Jamie Anderson directs The Two Brewers Annual Adult Panto, which will this year be The Wizard of Poz: Defying Bigotry, presented by The Cabaret Geek.
From the same creative team who brought Pilates in the Caribbean, Alice in Poundland, Hairy Poppins and Dial M for Death to The Battersea Barge, this filthy-mouthed show with a big heart will unpack the myths surrounding HIV in the 21st century with levity and love.
Jamie Anderson also stars as Grrrlinda The Good in the production, which has a festive run at the popular Clapham cabaret venue from 7-9, 14-16 and 21-22 December 2022. More information can be found here.
You’re directing and starring in The Wizard of Poz: Defying Bigotry at The Two Brewers in Clapham, what can you tell us about the show?
It’s a camp, filthy, funny, big-hearted romp!
We’ve taken the characters/plot you know and love from the Judy Garland film but remixed them a little. Imagine a sort of fusion of the Muppets and a Carry On film. In our version, Dorothy’s friend Kevin (Dorothy couldn’t come because she’s got Covid) is jettisoned from the 1980s to the present day and has to find his way back with the help of Grrrlinda, The Good Witch of North London and the others he meets on his journey. No spoilers but there’s a 3some, drug use and a massive puppet.
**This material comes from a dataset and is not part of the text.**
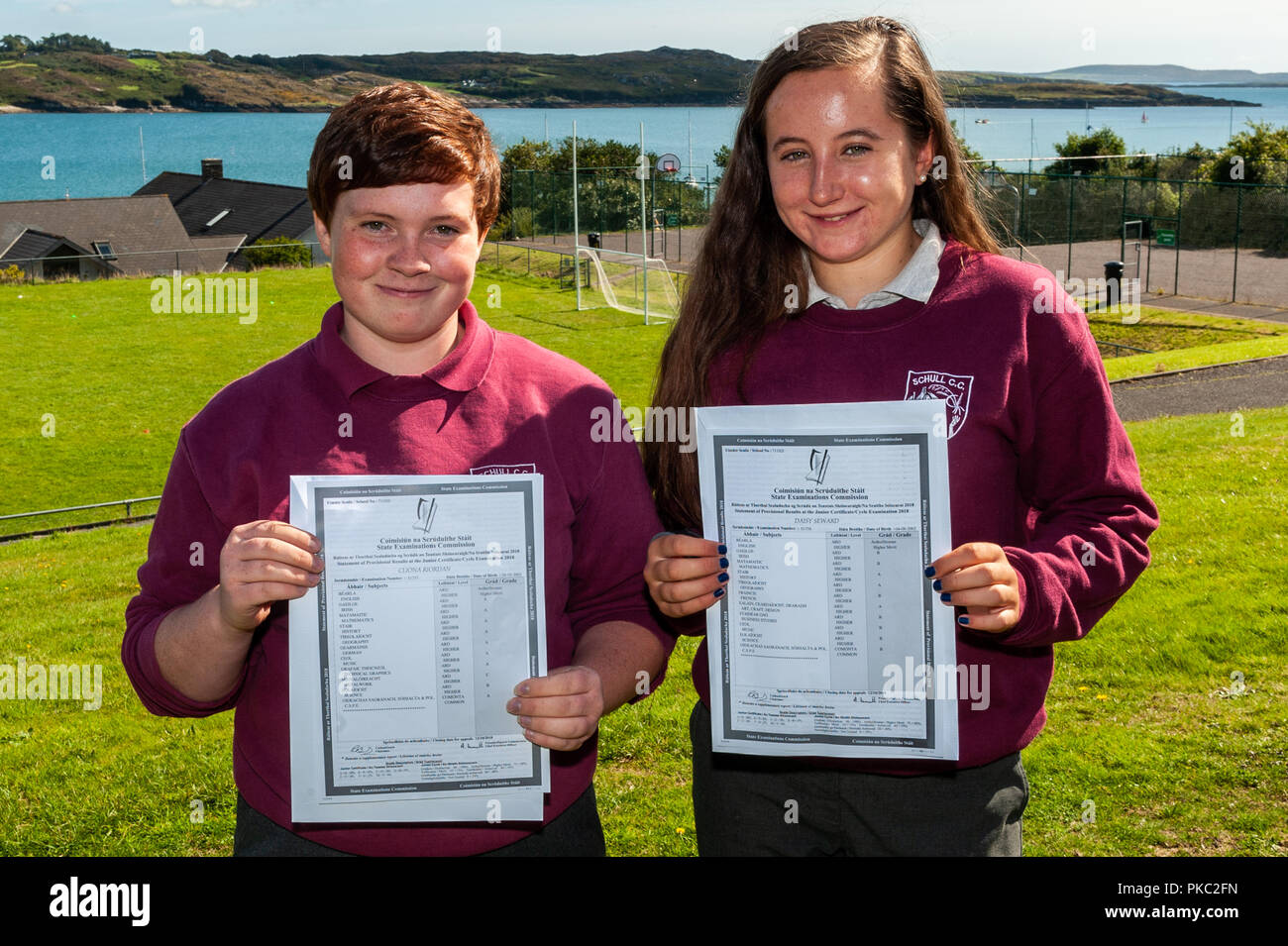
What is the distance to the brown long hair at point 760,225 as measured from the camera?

We’ve got all the panto traditions you love (audience participation, songs, aggressive merch sales) but with a gleeful absence of children. Nothing is taken too seriously and a good time is guaranteed.
What inspired a Christmas show that unpack the myths surrounding HIV?
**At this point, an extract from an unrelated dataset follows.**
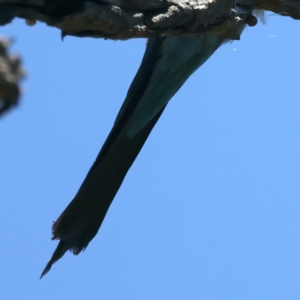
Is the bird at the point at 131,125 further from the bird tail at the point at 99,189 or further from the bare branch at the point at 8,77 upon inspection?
the bare branch at the point at 8,77

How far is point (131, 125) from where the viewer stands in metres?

Most shows that involve HIV are weepy, earnest tales of painful death and suffering and, as a person with HIV, I thought we deserved an irreverent funny show about people being positive and having a fabulous time. In the spirit of the season, I asked myself, ‘how would Jesus do it?’. And I think we can all agree that the answer to that is: whilst wearing a full face of make-up and belting out a Diana Ross classic.
Tell us about the music audiences can expect from the show?
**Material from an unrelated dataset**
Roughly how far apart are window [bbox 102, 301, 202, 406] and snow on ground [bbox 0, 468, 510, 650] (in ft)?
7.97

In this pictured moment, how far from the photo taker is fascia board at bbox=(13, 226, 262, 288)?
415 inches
We’ve judiciously pilfered the best songs from all Oz-related musicals – Wicked, Wizard of Oz, The Wiz, they’re all represented – plus some crowd-pleasing pop from Human League to Lizzo, often with a comic lyrical twist. It’s basically every white gay man over-40’s gym playlist.
We hear it’s a bit of a filthy-mouthed show, are you having lots of fun with that in rehearsals?
I’m Scottish, so swearing is a second language for me. In Scotland, it’s treated like poetry: the Scottish treat swearing the same way the English treat Beowulf.
You’re playing Grrrlinda The Good, what are you loving about the character?
The excessive use of sequins and not having to carry the weight of the narrative; it’s great being at an age where your character no longer bears the burden of exposition. I let the younger, hotter actors worry about how Stanislavski would have advised them to handle the ghost gag.
What would you say to anyone thinking of booking The Wizard of Poz?
Firstly, bring as many people as you can, buy a ticket for that person you’ve had a crush on all year, buy a ticket for that person you’ve loathed all year, it’s a show best enjoyed in a group. And if you’ve got no friends (because you voted for Matt Hancock to win I’m A Celebrity or something) then come along anyway and you can make friends with our gorgeous audience. Oh and mine’s a bubbly wine.